Главная » Статьи » ЛитПремьера » Куклин Валерий |
ВАЛЕРИЙ КУКЛИНЕСЛИ ГДЕ-ТО НЕТ КОГО-ТО
ИЛИ
ТАИНСТВЕННАЯ ИСТОРИЯ, ПОХОЖАЯ НА СКАЗКУ (Часть 2)
3
Тищенко Николай Гаврилович 1941 года
рождения, бывший капитан милиции, а теперь завхоз Третьяковской Государственной
галереи, оказался человеком веселым, приветливым - и всего этого в нем было, по
нынешнем временам, настолько не в меру, что я стал сомневаться в его умственной
полноценности. Битый час он трепался с кем-то из своих подчиненных по телефону,
пока я стоял за дверьми и слушал его
разухабистый крик вперемежку с лошадиным ржанием и стуком кулака по столу. - Вы ко мне? - спросил Тищенко, едва я,
наконец, вошел в его уютный кабинетик, расположенный в красненьком домике,
прикорнувшем у ворот рядом с галереей и смотрящим окнами на Лаврушенский
переулок. - Чем обязан? - Дело, - кратко ответил я. - В махинациях не участвую, - твердо,
но улыбкой заявил Николай Гаврилович. Должно быть, должность завхоза успела
показать ему тылы, раз так прямо с порога решил он меня отбрить такой странной
фразой. - Юрий, - представился я, и протяну
руку. - Колян. - Николай Гаврилович…, - начал я, по
обыкновению растягивал гласные. Проклятая леность языка мешала мне вести беседы
всегда, а уж с незнакомыми людьми особенно. - Вы заходите, - прервал меня Тищенко.
- Не дело это - стоять в дверях. Но кабинетик его был слишком мал, чтобы
вместить в него двух мужчин наших с ним габаритов. Я прижался к стене, вынул из
портфеля скоросшиватель и, раскрыв его в нужном месте, показал на заглавие касающейся
его бумаги. - Вы из органов? - спросил Тищенко,
лишь мельком взглянул на то место, где был мой палец. - Биолог, - ответил я. Тищенко глубоко вздохнул, улыбаться
перестал, и произнес тоном человека уставшего возражать, но убежденного в своей
правоте: - Я слово дал. Дальше продолжать беседу не имело
смысла. Я услышал то, чего не было отраженно в переданном мне Андреем деле. Улыбнувшись друг другу, мы расстались. В характеристике, написанной Андрюхой
на капитана Тищенко, сообщалось: «Карьерист. Подлец. Груб в обращении с последствиями. Характер замкнутый,
скверный. Недалек, потому подличает грубо. Любит сплетничать и хвалиться
амурными победами.
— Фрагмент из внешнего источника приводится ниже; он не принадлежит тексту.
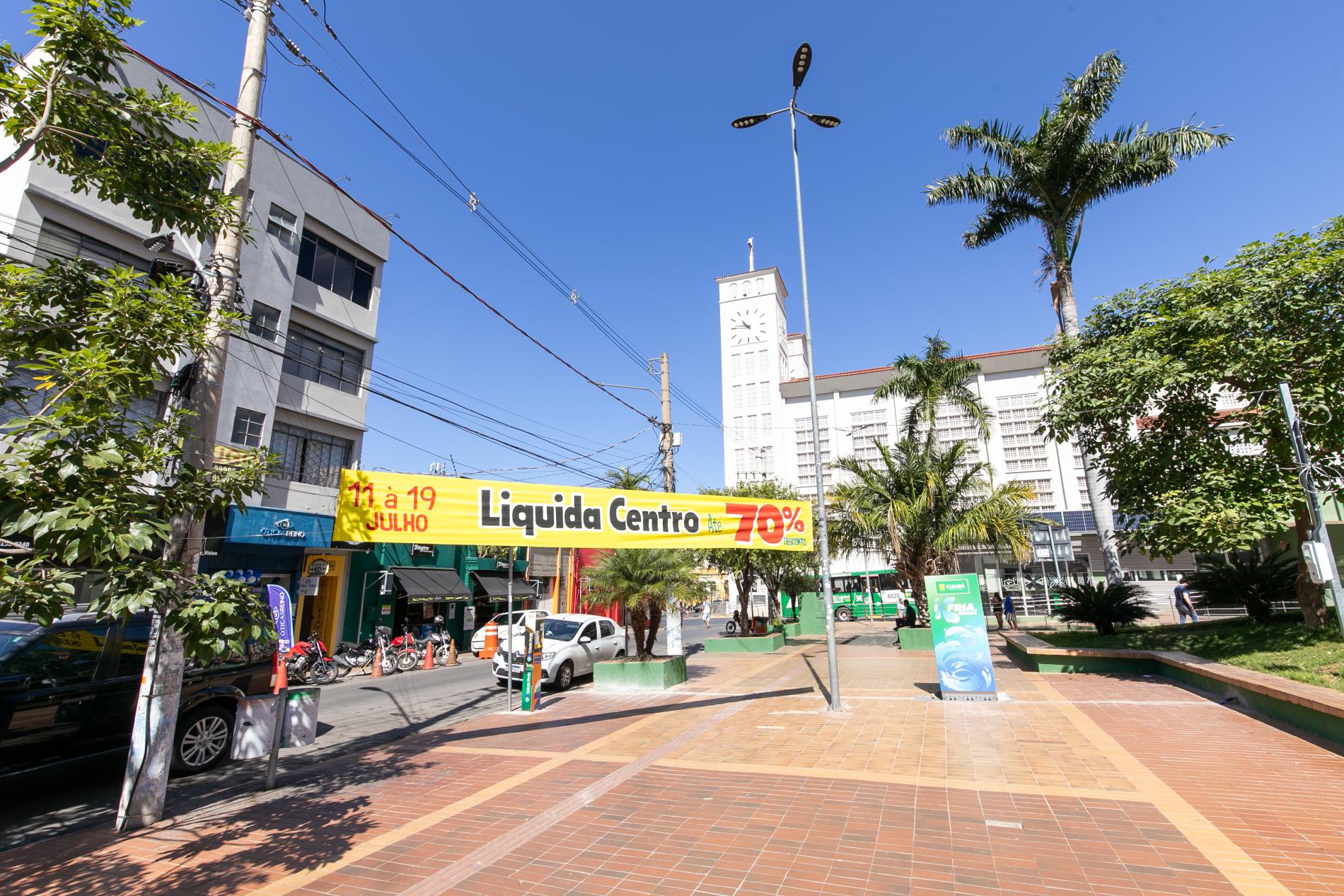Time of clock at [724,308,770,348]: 10:45
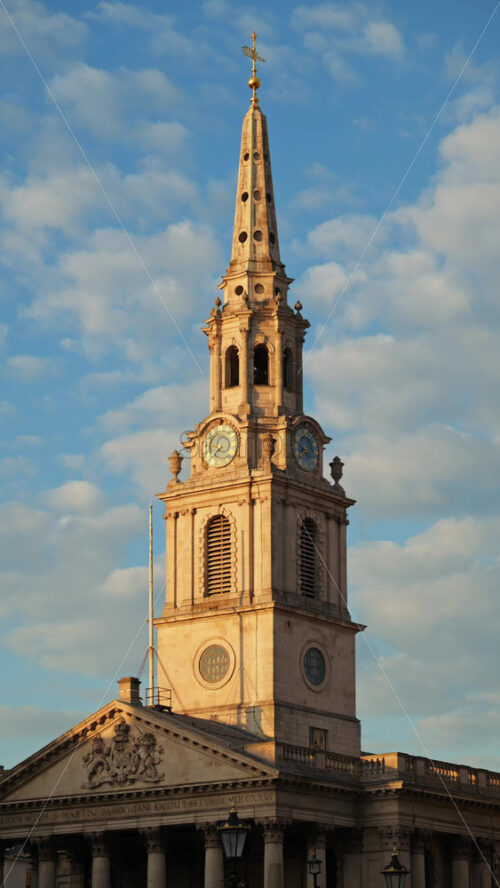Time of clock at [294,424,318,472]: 8:38
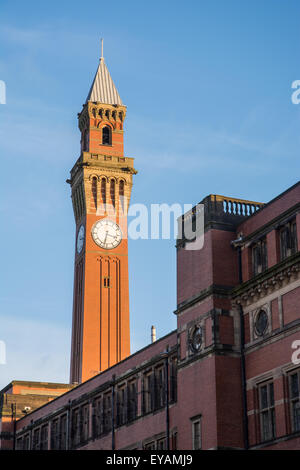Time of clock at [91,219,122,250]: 3:32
Пьет». Кажется, большую часть этого перечня
«достоинств» бывшего капитана милиции теперь можно перевести в форму прошедшего
времени…
4
Вначале было слово… Из нечего, из звука, нечего ему не
говорящего, явился он. Ощутил вдруг и плоть свою, и боль, и страх, и отчаяние…
но не понял всего этого. Ибо ни о чем подобном еще не знал. - Хе, - прозвучал
ехидный голос. - Недурненького дурачка
мы сотворили. - Не каламбурь, - оборвал его
другой голос, погуще. - Будь деликатней. Открыл глаза и не увидел ничего. - Как
назовем сие хомо? - вопросил первый голос. - Не ерничай, говорю. Будь тактичней. - Так не понимает ведь. - Заткнись. Пусть адаптируется. Он слышал, но не разумел. Звуки жили
сами по себе, проникали в уши, в тело, но он не осознавал их. Мозг его был ясен
и чист. Мыслей не было совсем. - Назову тебя, - начал голос
густой, по-видимому, старший. - Выродком,
- подсказал ехидный. - Пусть
так. Выродок! Иди в мир. Пустота. Чистота. Отсутствие. - Хе!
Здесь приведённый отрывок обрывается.